■ Excerpt ■

◆ ◆ ◆ ◆

3. So the moderation rules were painfully evolved to produce writing that I felt was good. (In part, this reflects my own evolution as a writer over the last several years; at this point, I'd rather be "the greatest swordsman in Japan" who never has to draw his sword at all. However, you'll notice that rule 9 is, exactly, benevolent dictatorship. In practice, it applies only to sophisticated players who've set out to game all the other rules and then pretend innocence. I've seen it all... And we are not playing games here....) And you'll notice, also, that it isn't conservative ideas that are banned, but conservative talking points. That's because: (1) the talking points are well known, and so there's a bright line to apply; and (2) the talking points are, by definition, bad writing. Now, again, I think that the corruption of conservative discourse is so complete and pervasive that there is no other kind of conservative writing, so the possibility of a conservative writer at Corrente is remote (though, personally, I'd welcome one such). There aren't equivalent rules for so-called liberal talking points because none of that crowd hang out here (we've got cooties) and so I never invested the time.

◆ ◆ ◆ ◆

■ Dataset entries ■

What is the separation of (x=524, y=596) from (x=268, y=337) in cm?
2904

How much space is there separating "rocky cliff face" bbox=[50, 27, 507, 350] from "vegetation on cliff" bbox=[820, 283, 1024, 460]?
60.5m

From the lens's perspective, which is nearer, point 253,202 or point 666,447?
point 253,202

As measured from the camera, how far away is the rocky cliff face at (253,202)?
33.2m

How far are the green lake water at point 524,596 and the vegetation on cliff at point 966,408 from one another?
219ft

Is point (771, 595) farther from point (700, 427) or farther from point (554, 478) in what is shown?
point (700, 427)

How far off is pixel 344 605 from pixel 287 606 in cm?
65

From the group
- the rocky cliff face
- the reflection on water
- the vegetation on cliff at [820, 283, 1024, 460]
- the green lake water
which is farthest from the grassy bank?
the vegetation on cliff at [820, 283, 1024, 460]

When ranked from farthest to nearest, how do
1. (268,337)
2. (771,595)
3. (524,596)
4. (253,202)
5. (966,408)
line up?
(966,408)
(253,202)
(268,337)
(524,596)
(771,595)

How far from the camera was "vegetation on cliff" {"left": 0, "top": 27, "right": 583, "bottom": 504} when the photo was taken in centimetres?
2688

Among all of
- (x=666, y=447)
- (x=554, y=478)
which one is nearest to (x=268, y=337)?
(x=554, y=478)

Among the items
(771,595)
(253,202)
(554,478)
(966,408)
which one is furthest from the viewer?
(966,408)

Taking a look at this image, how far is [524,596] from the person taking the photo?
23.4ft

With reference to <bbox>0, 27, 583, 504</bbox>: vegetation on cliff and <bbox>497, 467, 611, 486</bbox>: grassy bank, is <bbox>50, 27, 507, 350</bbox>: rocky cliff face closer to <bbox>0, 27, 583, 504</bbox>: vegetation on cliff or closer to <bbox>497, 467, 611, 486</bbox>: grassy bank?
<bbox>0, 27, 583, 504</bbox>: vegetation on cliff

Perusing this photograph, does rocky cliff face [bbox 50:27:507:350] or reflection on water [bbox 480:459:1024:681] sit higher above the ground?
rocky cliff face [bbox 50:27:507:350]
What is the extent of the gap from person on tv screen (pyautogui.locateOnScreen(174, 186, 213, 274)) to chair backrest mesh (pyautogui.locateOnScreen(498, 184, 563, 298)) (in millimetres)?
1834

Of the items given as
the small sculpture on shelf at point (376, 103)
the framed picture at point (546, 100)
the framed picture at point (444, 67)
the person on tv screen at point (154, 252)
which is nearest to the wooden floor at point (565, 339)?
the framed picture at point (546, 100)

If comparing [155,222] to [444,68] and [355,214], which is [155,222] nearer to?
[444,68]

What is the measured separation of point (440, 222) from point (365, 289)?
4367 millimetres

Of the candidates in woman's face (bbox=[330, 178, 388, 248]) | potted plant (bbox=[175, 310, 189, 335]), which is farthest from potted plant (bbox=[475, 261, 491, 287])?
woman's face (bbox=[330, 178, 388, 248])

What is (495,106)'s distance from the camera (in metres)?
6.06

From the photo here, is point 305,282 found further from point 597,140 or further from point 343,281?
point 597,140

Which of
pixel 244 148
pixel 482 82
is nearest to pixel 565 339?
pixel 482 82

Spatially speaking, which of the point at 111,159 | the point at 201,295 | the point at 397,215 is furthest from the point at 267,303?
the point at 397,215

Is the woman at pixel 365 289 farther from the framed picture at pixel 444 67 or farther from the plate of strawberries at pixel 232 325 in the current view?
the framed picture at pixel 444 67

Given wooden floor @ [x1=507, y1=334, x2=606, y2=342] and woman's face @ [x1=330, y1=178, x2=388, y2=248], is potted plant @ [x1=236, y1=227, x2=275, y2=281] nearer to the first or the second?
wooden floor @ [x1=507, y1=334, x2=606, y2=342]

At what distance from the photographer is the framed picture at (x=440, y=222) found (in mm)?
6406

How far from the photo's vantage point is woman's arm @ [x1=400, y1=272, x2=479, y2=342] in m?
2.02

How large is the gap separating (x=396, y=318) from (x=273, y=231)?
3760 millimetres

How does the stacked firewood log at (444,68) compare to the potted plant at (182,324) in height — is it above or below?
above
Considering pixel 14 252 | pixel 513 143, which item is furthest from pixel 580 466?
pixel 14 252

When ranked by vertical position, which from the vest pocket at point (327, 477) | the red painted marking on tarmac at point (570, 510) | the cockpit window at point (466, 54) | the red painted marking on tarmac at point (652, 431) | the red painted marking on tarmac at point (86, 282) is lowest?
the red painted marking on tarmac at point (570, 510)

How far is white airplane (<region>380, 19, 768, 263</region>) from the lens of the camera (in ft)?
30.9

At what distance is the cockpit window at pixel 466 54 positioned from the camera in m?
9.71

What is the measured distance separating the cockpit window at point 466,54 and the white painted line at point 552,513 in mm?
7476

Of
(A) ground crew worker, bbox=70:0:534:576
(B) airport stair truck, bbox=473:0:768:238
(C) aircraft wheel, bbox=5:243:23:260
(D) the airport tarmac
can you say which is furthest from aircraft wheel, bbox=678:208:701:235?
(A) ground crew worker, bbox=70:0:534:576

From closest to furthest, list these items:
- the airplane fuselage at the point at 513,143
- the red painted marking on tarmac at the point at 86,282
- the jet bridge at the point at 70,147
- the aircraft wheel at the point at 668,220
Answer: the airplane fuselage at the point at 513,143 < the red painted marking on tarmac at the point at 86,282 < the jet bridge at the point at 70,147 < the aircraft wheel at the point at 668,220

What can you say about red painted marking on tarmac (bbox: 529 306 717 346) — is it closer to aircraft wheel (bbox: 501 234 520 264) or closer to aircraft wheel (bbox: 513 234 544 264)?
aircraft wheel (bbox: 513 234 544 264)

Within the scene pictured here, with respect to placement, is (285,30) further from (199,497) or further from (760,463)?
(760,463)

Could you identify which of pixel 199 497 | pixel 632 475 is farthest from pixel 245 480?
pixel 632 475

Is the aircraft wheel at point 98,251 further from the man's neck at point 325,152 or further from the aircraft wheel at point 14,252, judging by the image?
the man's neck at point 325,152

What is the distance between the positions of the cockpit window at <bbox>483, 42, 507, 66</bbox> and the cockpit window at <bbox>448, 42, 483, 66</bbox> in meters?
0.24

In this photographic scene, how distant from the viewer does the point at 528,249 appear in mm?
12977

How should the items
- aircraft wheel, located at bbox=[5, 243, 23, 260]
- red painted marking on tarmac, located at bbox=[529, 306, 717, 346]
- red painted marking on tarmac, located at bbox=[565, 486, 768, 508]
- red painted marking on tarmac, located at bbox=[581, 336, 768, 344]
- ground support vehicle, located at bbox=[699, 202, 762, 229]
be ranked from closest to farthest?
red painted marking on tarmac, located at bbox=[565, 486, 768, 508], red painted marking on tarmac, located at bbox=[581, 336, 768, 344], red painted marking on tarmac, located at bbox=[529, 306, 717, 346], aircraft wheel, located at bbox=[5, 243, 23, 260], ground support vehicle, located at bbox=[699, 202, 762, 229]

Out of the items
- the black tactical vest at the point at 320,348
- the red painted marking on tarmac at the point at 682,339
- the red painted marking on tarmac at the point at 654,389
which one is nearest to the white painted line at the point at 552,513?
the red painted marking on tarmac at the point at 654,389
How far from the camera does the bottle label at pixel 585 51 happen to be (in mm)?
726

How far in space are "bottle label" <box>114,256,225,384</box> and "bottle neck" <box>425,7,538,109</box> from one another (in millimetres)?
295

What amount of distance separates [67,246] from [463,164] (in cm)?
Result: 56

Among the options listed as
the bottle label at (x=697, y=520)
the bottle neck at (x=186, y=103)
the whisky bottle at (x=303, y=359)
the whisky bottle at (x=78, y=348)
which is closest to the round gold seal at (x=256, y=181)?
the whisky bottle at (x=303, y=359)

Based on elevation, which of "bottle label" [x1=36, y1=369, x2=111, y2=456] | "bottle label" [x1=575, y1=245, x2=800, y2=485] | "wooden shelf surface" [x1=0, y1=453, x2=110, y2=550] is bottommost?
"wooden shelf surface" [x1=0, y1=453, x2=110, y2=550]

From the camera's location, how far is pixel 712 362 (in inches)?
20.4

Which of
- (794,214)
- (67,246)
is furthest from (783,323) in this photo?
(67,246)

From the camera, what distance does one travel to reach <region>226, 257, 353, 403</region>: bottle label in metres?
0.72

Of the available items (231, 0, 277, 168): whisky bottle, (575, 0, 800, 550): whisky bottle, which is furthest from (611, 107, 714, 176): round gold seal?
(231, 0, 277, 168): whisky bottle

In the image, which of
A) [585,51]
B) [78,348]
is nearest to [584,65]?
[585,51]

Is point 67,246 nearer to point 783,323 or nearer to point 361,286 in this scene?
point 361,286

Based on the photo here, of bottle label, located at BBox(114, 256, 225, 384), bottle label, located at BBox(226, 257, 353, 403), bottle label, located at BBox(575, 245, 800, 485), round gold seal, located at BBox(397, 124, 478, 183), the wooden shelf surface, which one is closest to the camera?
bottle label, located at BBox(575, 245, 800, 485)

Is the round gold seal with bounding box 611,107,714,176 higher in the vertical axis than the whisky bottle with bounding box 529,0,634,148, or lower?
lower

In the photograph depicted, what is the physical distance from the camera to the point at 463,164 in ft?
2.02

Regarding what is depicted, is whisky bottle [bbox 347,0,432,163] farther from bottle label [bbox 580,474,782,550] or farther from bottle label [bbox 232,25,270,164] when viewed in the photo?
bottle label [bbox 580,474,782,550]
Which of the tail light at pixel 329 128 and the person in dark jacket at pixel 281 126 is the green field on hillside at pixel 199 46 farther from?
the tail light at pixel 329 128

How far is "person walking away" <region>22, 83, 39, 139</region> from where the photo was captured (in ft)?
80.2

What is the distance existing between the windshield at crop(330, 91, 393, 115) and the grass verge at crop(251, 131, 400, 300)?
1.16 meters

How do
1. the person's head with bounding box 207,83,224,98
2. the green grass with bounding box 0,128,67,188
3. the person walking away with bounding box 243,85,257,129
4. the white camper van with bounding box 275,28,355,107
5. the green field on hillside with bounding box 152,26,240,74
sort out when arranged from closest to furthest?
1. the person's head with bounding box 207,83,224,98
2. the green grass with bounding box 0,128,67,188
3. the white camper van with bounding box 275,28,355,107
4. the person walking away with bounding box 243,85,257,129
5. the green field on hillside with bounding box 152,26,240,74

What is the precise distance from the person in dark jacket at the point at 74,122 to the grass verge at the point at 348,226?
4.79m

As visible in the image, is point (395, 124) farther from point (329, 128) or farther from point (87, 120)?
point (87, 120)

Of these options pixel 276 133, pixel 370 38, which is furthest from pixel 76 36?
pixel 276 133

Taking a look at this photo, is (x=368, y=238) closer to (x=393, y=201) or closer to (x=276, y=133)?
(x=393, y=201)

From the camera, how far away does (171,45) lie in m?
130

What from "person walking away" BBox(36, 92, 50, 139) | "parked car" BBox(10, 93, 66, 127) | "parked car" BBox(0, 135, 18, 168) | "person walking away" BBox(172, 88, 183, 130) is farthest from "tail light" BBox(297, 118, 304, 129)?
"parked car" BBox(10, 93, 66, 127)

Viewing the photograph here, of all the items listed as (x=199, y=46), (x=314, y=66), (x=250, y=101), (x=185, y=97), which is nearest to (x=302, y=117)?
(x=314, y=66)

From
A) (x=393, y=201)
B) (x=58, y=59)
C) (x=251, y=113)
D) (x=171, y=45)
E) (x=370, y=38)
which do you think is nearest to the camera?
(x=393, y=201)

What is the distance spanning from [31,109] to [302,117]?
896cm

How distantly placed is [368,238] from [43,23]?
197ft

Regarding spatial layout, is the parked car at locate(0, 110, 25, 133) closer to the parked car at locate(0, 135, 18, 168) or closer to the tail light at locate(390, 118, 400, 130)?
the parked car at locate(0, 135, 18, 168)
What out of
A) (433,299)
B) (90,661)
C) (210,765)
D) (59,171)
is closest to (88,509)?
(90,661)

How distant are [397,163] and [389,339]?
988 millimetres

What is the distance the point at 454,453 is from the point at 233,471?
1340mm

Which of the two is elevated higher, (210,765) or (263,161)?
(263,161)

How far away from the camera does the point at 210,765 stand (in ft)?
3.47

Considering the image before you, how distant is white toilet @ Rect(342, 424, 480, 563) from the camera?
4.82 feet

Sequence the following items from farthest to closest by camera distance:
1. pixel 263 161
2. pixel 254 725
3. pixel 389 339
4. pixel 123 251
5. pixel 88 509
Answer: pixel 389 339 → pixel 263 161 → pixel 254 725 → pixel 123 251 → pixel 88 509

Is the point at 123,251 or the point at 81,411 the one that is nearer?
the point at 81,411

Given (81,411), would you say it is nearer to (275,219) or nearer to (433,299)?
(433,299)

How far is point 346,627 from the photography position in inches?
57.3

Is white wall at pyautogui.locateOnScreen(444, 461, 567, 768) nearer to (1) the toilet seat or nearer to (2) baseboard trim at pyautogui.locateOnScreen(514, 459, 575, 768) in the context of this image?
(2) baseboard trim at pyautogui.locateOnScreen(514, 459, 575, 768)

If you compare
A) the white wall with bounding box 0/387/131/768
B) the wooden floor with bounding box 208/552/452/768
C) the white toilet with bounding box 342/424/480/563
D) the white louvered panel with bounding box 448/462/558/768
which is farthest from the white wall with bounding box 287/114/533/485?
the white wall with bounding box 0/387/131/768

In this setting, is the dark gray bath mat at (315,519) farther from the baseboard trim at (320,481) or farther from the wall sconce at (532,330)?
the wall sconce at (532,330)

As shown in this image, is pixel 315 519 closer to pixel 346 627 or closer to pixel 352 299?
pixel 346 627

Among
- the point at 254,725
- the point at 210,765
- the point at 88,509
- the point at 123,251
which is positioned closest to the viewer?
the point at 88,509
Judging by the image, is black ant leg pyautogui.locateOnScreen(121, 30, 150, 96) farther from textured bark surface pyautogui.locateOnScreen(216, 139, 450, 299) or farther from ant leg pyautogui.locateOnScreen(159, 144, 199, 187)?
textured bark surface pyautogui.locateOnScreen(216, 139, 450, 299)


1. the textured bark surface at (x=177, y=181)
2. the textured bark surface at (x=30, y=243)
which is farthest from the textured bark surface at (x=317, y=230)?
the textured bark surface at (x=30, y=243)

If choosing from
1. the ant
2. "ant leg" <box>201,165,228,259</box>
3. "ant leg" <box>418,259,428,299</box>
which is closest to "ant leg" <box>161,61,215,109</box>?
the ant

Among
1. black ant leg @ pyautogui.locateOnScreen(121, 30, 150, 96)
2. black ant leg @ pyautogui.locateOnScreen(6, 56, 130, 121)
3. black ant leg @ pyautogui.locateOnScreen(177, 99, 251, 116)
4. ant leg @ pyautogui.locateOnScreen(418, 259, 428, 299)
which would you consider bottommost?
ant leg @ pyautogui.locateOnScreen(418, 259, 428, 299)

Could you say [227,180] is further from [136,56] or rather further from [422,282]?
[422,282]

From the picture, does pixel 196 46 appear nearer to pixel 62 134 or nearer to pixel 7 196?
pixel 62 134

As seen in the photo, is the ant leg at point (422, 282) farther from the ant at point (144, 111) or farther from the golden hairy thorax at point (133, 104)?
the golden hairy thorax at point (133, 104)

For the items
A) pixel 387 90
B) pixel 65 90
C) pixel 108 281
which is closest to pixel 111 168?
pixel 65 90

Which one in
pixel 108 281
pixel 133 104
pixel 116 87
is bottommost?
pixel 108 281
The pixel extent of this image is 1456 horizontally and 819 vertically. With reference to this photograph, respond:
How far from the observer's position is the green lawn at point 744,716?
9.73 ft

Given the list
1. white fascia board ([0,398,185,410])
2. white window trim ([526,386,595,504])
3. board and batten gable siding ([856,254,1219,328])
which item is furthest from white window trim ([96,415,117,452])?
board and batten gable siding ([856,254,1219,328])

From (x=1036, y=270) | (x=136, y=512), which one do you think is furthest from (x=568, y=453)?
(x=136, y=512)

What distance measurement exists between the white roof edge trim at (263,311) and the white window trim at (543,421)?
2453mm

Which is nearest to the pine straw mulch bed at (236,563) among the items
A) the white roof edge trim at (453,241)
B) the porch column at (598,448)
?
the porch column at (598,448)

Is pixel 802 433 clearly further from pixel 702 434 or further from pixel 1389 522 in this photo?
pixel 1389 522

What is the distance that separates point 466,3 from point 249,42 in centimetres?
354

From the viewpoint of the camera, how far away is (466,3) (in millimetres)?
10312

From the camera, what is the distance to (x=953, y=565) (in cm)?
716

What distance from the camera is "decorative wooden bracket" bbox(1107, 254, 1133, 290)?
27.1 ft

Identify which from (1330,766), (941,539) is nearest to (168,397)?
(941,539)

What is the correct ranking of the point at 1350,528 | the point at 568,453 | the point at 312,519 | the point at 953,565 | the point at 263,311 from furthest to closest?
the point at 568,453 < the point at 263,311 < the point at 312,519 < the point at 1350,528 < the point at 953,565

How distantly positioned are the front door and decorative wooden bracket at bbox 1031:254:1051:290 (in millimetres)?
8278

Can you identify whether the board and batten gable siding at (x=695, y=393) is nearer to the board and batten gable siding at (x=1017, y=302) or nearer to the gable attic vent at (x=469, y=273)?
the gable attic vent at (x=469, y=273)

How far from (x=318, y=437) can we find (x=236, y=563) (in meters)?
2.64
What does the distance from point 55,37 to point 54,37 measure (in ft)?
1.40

◆ ◆ ◆ ◆

■ Stated exercise A ■
Say whether each statement agrees with the excerpt on moderation rules, and quote the words that decide it: (i) Conservative ideas are banned. (ii) Rule 9 is described as benevolent dictatorship. (iii) There are equivalent rules for liberal talking points.
■ Stated exercise B ■
According to the excerpt on moderation rules, to whom does rule 9 apply in practice?

■ Correct output A ■
(i) No: "it isn't conservative ideas that are banned, but conservative talking points."
(ii) Yes: "you'll notice that rule 9 is, exactly, benevolent dictatorship."
(iii) No: "There aren't equivalent rules for so-called liberal talking points"

■ Correct output B ■
It applies only to sophisticated players who've set out to game all the other rules and then pretend innocence.